**WORK REQUIRED:** Transcribe the whole listing without a single picture.

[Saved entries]
........

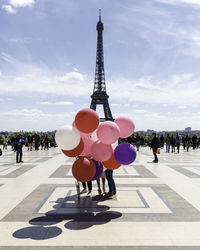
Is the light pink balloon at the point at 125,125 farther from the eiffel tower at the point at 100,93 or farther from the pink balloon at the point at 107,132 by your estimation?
the eiffel tower at the point at 100,93

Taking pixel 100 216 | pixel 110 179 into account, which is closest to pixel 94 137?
pixel 110 179

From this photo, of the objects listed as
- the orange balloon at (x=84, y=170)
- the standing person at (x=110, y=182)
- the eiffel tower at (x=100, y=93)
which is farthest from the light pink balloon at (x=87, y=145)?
the eiffel tower at (x=100, y=93)

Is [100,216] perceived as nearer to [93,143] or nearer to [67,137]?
[93,143]

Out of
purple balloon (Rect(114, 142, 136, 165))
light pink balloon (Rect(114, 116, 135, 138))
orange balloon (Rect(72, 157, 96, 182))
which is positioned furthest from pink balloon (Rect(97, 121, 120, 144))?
orange balloon (Rect(72, 157, 96, 182))

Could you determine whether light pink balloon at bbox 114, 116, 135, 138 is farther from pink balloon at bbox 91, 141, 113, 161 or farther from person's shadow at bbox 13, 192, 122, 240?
person's shadow at bbox 13, 192, 122, 240

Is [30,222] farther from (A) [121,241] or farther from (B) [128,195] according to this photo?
(B) [128,195]

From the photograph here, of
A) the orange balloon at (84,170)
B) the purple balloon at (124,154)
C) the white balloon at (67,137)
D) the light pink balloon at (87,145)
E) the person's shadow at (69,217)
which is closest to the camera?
the person's shadow at (69,217)

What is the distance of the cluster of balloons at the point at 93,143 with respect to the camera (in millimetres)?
4945

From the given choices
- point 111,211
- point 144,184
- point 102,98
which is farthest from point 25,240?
point 102,98

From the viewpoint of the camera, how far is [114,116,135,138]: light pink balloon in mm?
5621

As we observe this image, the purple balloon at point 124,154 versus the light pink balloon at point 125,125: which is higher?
the light pink balloon at point 125,125

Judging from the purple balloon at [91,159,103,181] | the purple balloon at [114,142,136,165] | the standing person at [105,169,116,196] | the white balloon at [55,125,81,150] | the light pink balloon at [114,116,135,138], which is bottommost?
the standing person at [105,169,116,196]

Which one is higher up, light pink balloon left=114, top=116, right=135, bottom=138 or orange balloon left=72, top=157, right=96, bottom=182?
light pink balloon left=114, top=116, right=135, bottom=138

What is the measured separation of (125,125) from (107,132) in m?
0.68
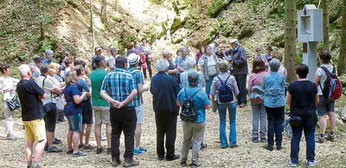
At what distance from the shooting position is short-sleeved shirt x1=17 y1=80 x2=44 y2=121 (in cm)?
704

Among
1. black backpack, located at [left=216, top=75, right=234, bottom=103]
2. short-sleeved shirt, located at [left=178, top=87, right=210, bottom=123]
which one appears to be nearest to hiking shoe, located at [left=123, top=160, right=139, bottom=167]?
short-sleeved shirt, located at [left=178, top=87, right=210, bottom=123]

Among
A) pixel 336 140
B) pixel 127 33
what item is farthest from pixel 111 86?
pixel 127 33

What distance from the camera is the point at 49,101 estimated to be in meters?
8.45

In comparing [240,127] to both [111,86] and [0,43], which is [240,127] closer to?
[111,86]

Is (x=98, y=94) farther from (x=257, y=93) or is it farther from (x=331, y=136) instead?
(x=331, y=136)

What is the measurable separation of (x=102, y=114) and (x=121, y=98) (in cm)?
133

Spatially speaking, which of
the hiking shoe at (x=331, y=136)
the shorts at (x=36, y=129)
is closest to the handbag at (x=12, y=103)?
the shorts at (x=36, y=129)

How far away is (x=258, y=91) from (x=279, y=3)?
16.1 metres

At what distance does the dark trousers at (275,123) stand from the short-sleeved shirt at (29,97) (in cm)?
424

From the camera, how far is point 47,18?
19406 mm

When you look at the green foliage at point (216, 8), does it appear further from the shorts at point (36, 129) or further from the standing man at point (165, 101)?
the shorts at point (36, 129)

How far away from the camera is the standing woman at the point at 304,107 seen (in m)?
6.77

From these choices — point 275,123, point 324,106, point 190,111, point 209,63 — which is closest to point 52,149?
point 190,111

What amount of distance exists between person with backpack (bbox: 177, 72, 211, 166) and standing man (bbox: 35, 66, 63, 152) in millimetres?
2723
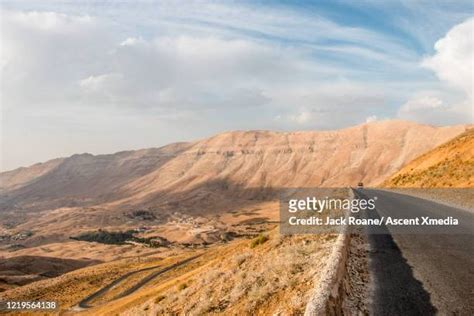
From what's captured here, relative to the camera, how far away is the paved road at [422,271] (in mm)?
8250

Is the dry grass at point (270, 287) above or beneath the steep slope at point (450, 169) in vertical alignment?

........

**SOLVED EXERCISE:**
Is the light pink balloon at the point at 125,125 farther from the eiffel tower at the point at 100,93 or farther from the pink balloon at the point at 107,132 by your estimation?
the eiffel tower at the point at 100,93

Taking pixel 100 216 | pixel 110 179 into account, which is closest to pixel 94 137?
pixel 110 179

From this photo, of the objects listed as
- the orange balloon at (x=84, y=170)
- the standing person at (x=110, y=182)
- the eiffel tower at (x=100, y=93)
which is farthest from the light pink balloon at (x=87, y=145)?
the eiffel tower at (x=100, y=93)

Is [100,216] perceived as nearer to [93,143] or nearer to [67,137]?
[93,143]

Out of
purple balloon (Rect(114, 142, 136, 165))
light pink balloon (Rect(114, 116, 135, 138))
orange balloon (Rect(72, 157, 96, 182))
which is positioned furthest from pink balloon (Rect(97, 121, 120, 144))?
orange balloon (Rect(72, 157, 96, 182))

Could you determine whether light pink balloon at bbox 114, 116, 135, 138 is farther from pink balloon at bbox 91, 141, 113, 161 or farther from person's shadow at bbox 13, 192, 122, 240?
person's shadow at bbox 13, 192, 122, 240

Is [30,222] farther from (A) [121,241] or farther from (B) [128,195] according to this photo?
(B) [128,195]

From the photograph here, of
A) the orange balloon at (84,170)
B) the purple balloon at (124,154)
C) the white balloon at (67,137)
D) the light pink balloon at (87,145)
E) the person's shadow at (69,217)
which is closest to the camera?
the person's shadow at (69,217)

What is the distance of the cluster of balloons at the point at 93,143 with respect to the camera (in millimetres)?
4945

From the given choices
- point 111,211
- point 144,184
- point 102,98
which is farthest from point 25,240?
point 102,98

From the viewpoint of the camera, how far is [114,116,135,138]: light pink balloon in mm?
5621

As we observe this image, the purple balloon at point 124,154 versus the light pink balloon at point 125,125: which is higher?
the light pink balloon at point 125,125

Judging from the purple balloon at [91,159,103,181] | the purple balloon at [114,142,136,165] | the standing person at [105,169,116,196] | the white balloon at [55,125,81,150] | the light pink balloon at [114,116,135,138], which is bottommost?
the standing person at [105,169,116,196]

Which one is higher up, light pink balloon left=114, top=116, right=135, bottom=138 or orange balloon left=72, top=157, right=96, bottom=182?
light pink balloon left=114, top=116, right=135, bottom=138

What is the measured separation of (125,125) from (107,132) in m?
0.68
At what distance from the shooting position is short-sleeved shirt x1=17 y1=80 x2=44 y2=121 (in cm)?
704

Among
1. black backpack, located at [left=216, top=75, right=234, bottom=103]
2. short-sleeved shirt, located at [left=178, top=87, right=210, bottom=123]
which one appears to be nearest to hiking shoe, located at [left=123, top=160, right=139, bottom=167]?
short-sleeved shirt, located at [left=178, top=87, right=210, bottom=123]

Among
A) pixel 336 140
B) pixel 127 33
what item is farthest from pixel 111 86?
pixel 127 33

What distance from the camera is the point at 49,101 estimated to be in meters?
8.45

In comparing [240,127] to both [111,86] and [0,43], which is [240,127] closer to?
[111,86]

Is (x=98, y=94) farther from (x=257, y=93) or is it farther from (x=331, y=136) instead?
(x=331, y=136)

What is the measurable separation of (x=102, y=114) and (x=121, y=98) (in cm)?
133

Spatially speaking, which of
the hiking shoe at (x=331, y=136)
the shorts at (x=36, y=129)
is closest to the handbag at (x=12, y=103)?
the shorts at (x=36, y=129)

How far away is (x=258, y=91) from (x=279, y=3)?
16.1 metres

At what distance does the dark trousers at (275,123) stand from the short-sleeved shirt at (29,97) (in cm)?
424

From the camera, how far is point 47,18?
19406 mm

When you look at the green foliage at point (216, 8), does it appear further from the shorts at point (36, 129) or further from the standing man at point (165, 101)?
the shorts at point (36, 129)

How far away from the camera is the standing woman at the point at 304,107 seen (in m)?
6.77

From these choices — point 275,123, point 324,106, point 190,111, point 209,63 — which is closest to point 52,149?
point 190,111

What amount of distance exists between person with backpack (bbox: 177, 72, 211, 166) and standing man (bbox: 35, 66, 63, 152) in millimetres?
2723
From what's captured here, relative to the camera, how far away is the paved road at [422,271] (in mm)?
8250

Is the dry grass at point (270, 287) above or beneath the steep slope at point (450, 169) in vertical alignment?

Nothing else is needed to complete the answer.